Trump's 100-Year Bonds Contain Lots of Risks for Traders

The current low levels of interest rates means it wouldn't take much of an increase to inflict big losses.

Steven Mnuchin, U.S. Treasury secretary, has bonds he wants to sell.

Photographer: Patrick T. Fallon

As a former Goldman Sachs bond trader and hedge fund manager, U.S. Treasury Secretary Steven Mnuchin might have felt some pity for volatility-deprived traders of Treasuries. In fact, the market was in a funk until Mnuchin's comments Monday on the rising odds of the government issuing ultra-long maturity bonds smashed longer-dated debt.

Currently, the longest maturity debt issued by the government is 30-year bonds. The Treasury is now asking dealers and others involved in the market what it should consider when structuring a bond with a maturity longer than three decades, such as 50 or 100 years. There is lots of disagreement among analysts regarding the necessity and viability of such Treasury bonds. Many traders are worried they may be too illiquid and would be prone to extreme volatility given their long maturities. After all, it wouldn't take much of an increase in interest rates to inflict outsize losses on holders given the current low levels of rates. 

Those fears resonate with traders who are familiar with recent trends in primary dealer positioning.

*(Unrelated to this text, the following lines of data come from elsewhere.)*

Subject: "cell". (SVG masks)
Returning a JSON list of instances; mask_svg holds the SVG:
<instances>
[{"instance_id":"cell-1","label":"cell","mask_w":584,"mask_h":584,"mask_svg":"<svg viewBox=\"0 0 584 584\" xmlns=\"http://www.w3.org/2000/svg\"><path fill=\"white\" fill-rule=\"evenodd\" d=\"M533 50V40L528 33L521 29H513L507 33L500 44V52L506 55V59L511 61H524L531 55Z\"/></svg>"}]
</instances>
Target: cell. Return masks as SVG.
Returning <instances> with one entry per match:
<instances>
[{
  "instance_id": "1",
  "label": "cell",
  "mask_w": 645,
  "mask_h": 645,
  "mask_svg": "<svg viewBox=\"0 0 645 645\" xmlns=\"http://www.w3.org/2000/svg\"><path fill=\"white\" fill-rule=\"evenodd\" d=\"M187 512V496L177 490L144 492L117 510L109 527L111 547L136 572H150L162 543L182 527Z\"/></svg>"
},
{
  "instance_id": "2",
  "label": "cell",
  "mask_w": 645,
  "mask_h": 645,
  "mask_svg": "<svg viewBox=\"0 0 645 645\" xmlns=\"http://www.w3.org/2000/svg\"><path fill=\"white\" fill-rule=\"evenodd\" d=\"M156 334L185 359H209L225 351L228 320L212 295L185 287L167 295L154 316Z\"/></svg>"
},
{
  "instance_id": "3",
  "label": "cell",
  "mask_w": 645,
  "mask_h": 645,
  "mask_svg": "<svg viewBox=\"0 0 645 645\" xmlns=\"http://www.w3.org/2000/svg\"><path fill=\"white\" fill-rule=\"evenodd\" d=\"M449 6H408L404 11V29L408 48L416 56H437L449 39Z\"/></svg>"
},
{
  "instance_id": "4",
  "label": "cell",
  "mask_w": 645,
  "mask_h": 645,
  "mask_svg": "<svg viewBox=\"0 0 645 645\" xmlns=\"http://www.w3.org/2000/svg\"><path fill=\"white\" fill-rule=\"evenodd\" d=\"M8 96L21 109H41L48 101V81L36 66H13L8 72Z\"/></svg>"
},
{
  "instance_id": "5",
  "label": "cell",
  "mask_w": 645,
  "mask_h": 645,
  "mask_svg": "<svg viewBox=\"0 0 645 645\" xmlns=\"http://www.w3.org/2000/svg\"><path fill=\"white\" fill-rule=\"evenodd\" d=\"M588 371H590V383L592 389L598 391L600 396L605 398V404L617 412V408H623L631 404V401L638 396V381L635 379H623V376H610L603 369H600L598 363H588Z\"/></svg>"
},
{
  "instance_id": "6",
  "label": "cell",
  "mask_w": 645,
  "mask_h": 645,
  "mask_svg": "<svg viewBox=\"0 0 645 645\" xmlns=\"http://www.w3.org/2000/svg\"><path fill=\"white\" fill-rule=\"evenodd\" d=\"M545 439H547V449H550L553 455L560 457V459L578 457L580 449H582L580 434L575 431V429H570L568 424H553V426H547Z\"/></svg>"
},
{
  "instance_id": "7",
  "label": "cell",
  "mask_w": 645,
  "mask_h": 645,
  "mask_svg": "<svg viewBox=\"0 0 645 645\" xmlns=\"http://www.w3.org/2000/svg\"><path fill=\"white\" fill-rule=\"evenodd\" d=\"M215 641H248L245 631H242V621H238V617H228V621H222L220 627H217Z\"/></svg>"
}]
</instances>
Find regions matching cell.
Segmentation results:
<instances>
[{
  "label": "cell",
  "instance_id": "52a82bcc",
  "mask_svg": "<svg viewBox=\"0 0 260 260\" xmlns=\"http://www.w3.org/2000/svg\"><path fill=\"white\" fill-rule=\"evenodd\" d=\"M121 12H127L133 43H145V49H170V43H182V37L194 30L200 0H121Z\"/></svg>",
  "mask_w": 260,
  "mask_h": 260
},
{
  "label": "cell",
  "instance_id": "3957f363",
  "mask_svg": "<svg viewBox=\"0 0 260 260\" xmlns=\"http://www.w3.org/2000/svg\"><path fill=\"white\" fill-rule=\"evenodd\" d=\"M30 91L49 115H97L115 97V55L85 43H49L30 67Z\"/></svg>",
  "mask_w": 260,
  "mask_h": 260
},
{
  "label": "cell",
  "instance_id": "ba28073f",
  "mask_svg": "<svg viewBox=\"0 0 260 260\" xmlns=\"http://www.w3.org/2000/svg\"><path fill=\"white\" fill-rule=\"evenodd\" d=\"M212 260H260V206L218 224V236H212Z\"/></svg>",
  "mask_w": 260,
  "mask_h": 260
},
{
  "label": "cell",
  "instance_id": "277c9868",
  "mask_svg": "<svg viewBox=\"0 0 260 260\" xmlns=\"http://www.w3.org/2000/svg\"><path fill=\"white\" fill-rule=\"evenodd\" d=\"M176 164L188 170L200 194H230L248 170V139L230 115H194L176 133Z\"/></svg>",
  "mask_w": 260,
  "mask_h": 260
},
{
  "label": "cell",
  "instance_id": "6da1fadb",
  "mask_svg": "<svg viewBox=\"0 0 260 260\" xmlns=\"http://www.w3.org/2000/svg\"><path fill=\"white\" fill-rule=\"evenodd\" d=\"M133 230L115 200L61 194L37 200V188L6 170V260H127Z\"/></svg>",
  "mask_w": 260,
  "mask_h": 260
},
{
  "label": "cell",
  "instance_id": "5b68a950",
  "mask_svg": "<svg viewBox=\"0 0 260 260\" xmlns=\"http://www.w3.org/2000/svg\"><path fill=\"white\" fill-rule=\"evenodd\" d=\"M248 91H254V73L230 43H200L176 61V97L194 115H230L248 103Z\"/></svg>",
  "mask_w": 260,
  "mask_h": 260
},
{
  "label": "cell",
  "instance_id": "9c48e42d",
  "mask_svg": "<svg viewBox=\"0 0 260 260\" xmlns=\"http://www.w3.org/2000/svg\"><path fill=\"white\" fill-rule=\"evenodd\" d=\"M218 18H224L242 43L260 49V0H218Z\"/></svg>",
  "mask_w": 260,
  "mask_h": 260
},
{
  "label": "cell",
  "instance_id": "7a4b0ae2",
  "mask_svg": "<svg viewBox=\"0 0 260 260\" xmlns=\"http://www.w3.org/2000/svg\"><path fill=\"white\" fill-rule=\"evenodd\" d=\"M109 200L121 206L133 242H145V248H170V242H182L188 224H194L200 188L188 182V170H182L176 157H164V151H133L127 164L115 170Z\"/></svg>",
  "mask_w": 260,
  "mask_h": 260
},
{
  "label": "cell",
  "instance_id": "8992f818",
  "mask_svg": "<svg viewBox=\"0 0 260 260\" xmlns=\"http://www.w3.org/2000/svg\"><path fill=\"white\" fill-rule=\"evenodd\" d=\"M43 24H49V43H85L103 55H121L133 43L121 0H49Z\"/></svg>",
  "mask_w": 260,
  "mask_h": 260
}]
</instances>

Dealers have been under severe pressure for years to cut their balance sheets and improve their capital ratios. Their participation in auctions is at historic lows, and they are showing no signs of wanting to expand market-making in a product with such narrow profit margins.

In short, traders are concerned that dealers won't have the capacity to sponsor a new bond that carries with it a higher level of volatility and potential for losses. In fact, many dealers have quietly advised the Treasury against extending the government's borrowing reach past 30 years. The extreme risks associated with trading highly volatile 50- to 100-year bonds would not favor the issuance of large sizes. That would further dampen trading volumes and work against the Treasury's goal of extending the average maturity of the government’s debt profile.

Also working against ultra-long bonds is the fact that Federal Reserve officials have started talking about reducing either later this year or in early 2018 the central bank's $4.5 trillion of balance sheet assets by ending the practice of reinvesting proceeds from maturing bonds into new securities. That is expected to have a significant impact on the less liquid longer end of the yield curve. The yield curve steepened after Mnuchin's latest comments, with the spread between 2- and 30-year Treasury yields expanding to 173 basis points from 169 basis points Friday. The fear of ultra-long issuance also drove 30-year yields back above the important 3 percent level.

No doubt there is demand for long-duration bonds among the institutional investors who manage fixed-income portfolios for pension funds and insurance companies. Their liabilities are very long-term in nature so ultra-long bonds often fit the bill. And, there is also plenty of precedent in terms of 50- or 100-year bond issuance from foreign governments and some companies. The securities, though, are often in the hands of institutions that do not trade them, limiting their liquidity. Such “trade by appointment” issues are smaller and their trading history doesn't bode well for the kind of size the Treasury would need to issue to make the shift to ultra-long bonds relevant.

In the past, the lead time for new debt products such as floating-rate notes or inflation-protected bonds has been measured in years. This White House could be working with a much shorter time frame and is seen as less likely to be influenced by resistance from dealers. While an announcement of ultra-long issuance is not seen as likely in the Treasury's quarterly refunding announcement Wednesday, there could be more direct references to the prospect in the near-term, especially as the pressure for higher debt loads to fund infrastructure and tax cuts is increasing. There's a general understanding in the bond market that the Treasury will be issuing more debt across all maturities in the near future regardless of the ultimate decision on ultra-long bonds.

For decades, bond traders were fond of saying that the tops of bond rallies were signaled when Goldman Sachs issued debt for itself. That respect for the firm's market savvy might be a warning to investors now that a former Goldman Sachs bond trader wants the government to sell 50- to 100-year bonds at historically low yields.